─── EXTRAIT FOURNI ───

L’Union : Vous avez remporté au mois de juillet dernier à Abeokuta, au Nigeria, la médaille d’argent aux Championnats d’Afrique junior. Était-ce une surprise pour vous ?
- Kenza Falana : Pour être honnête, non. Ce n’était pas une surprise. Une semaine avant le championnat, j’avais battu mon record personnel avec un lancer à 57m50, ce qui me plaçait en tête du classement africain junior et 11e du classement africain senior (World Athletics). J’étais donc partie au Nigeria avec l’objectif clair de décrocher l’or. J’ai d’ailleurs mené le concours pendant une bonne partie de la compétition. Même si j’ai obtenu l’argent, je suis fière car j’ai tout donné, dans des conditions loin d’être optimales.
Une médaille en argent pour votre toute première sélection, est-ce un exploit ?
- Compte tenu du contexte, oui, c’est un exploit. Malheureusement, je n’ai bénéficié d’aucun accompagnement institutionnel, alors que j’avais clairement une chance d’aller chercher la médaille d’or. Tout repose sur les sacrifices de ma mère et le travail de mon coach, Baptiste Lacourt, que j’ai pu rejoindre grâce à mon intégration au pôle d’excellence d’Eaubonne. En six mois, j’ai progressé de 14 mètres. À l’entraînement à Abeokuta, j’ai même atteint 60 mètres.
Au mois de juin dernier, avant les Championnats d’Afrique d’Abeokuta, vous avez sollicité du Comité national olympique une bourse de solidarité olympique. Qu’en est-il ?

───

### OBJECTIF ANNONCÉ
Pourriez-vous reprendre l'entretien avec l'athlète Kenza Falana à la suite de sa dernière phrase ?

─── DONNÉES FOURNIES ───

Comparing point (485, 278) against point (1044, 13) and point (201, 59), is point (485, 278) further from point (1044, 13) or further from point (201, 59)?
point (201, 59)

───
─── DONNÉES FOURNIES ───

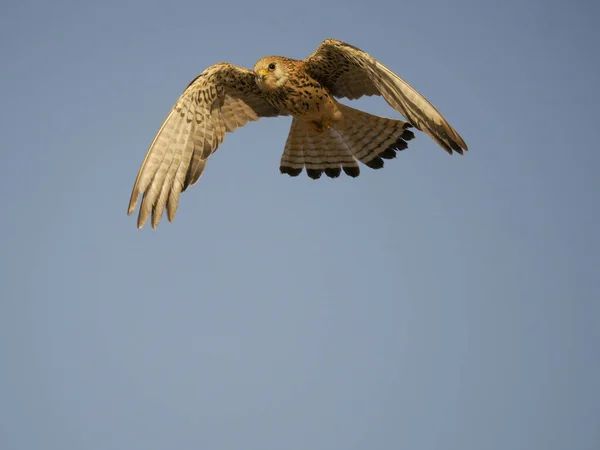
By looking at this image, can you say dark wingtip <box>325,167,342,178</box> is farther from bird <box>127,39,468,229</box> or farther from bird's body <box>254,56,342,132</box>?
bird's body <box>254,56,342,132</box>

───

### RÉSULTAT FINAL
- À ce jour, je n’ai reçu aucune réponse. L’an dernier, lors des Jeux olympiques de Paris, j’ai été reçue par les autorités sportives gabonaises à Paris, qui avaient promis sur Gabon24 de m’attribuer cette bourse. En juin dernier, une demande formelle a été transmise via le président de la Fédération gabonaise d’athlétisme au Comité national olympique gabonais. Après ma médaille d’argent à Abeokuta, ma mère a également contacté directement le président du CNOG, et transmis tous les documents. Malgré toutes ces démarches, nous n’avons eu aucun retour. À Abeokuta, le président de la Fédération gabonaise d’athlétisme a même déclaré qu’aucune prime n’était prévue pour moi, alors même que je suis vice-championne d’Afrique junior et détentrice du record national toutes catégories confondues. C’est difficile à entendre après tout ce travail pour représenter le pays à l’international dans une discipline rare.
Le lancer du marteau nécessite forcément un accompagnement financier. Sans financement comment faites-vous pour atteindre vos objectifs ?
- Tout repose sur mes parents. Ils financent entièrement mon parcours : le pôle d’excellence d’Eaubonne, mon coach, les soins, les compétitions, les déplacements, le matériel… C’est très coûteux, surtout dans une famille de six enfants. Ma petite soeur vient d’obtenir son baccalauréat et doit aussi intégrer une école supérieure qui demande un soutien financier de nos parents. Malgré cette lourde charge, ma mère, portée par sa foi, fait tout pour que je puisse continuer, même si cela demande de grands sacrifices. Pour la saison 2026, les frais sont estimés à plus de 6,5 millions de francs, en plus des dettes de la saison écoulée. C’est donc grâce à cet investissement familial que j’ai pu battre les records nationaux juniors et seniors. Mais aujourd’hui, il est urgent que je bénéficie d’un accompagnement institutionnel pour continuer à progresser et représenter dignement le Gabon.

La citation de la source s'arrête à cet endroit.